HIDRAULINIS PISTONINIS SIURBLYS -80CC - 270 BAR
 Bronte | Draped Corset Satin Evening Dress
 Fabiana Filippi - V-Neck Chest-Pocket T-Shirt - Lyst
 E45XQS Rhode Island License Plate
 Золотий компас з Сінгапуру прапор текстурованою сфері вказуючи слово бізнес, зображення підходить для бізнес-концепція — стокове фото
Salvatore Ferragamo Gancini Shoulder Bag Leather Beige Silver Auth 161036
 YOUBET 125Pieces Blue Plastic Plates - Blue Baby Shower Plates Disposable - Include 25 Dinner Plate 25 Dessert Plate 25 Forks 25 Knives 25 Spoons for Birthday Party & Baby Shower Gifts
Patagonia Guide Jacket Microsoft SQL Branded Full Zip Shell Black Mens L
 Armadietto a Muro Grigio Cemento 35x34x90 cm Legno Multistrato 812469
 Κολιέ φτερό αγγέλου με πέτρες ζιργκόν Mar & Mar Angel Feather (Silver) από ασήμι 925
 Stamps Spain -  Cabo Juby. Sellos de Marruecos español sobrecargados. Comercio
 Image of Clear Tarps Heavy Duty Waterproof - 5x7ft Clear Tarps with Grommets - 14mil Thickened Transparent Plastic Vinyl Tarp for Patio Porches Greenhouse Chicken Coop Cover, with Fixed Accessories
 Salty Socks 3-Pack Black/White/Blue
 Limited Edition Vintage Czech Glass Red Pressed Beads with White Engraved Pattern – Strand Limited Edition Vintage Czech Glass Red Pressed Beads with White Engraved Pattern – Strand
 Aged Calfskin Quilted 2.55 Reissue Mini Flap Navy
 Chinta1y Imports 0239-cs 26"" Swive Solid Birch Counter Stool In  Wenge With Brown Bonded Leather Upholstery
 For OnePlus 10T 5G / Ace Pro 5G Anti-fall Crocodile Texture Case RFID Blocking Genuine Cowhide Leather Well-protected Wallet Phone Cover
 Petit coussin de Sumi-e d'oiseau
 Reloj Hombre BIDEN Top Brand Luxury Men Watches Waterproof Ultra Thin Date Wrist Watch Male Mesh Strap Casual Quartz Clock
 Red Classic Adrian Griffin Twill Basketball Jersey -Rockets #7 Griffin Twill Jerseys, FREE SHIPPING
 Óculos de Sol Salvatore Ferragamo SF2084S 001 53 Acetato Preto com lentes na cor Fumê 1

***

» **Activity**: Could you lay out the lines from the first one through the line containing "Patagonia Guide Jacket" as a JSON list of strings, one string per line and blank lines left out?

» **Result of the exercise**:
[
  "HIDRAULINIS PISTONINIS SIURBLYS -80CC - 270 BAR",
  " Bronte | Draped Corset Satin Evening Dress",
  " Fabiana Filippi - V-Neck Chest-Pocket T-Shirt - Lyst",
  " E45XQS Rhode Island License Plate",
  " Золотий компас з Сінгапуру прапор текстурованою сфері вказуючи слово бізнес, зображення підходить для бізнес-концепція — стокове фото",
  "Salvatore Ferragamo Gancini Shoulder Bag Leather Beige Silver Auth 161036",
  " YOUBET 125Pieces Blue Plastic Plates - Blue Baby Shower Plates Disposable - Include 25 Dinner Plate 25 Dessert Plate 25 Forks 25 Knives 25 Spoons for Birthday Party & Baby Shower Gifts",
  "Patagonia Guide Jacket Microsoft SQL Branded Full Zip Shell Black Mens L"
]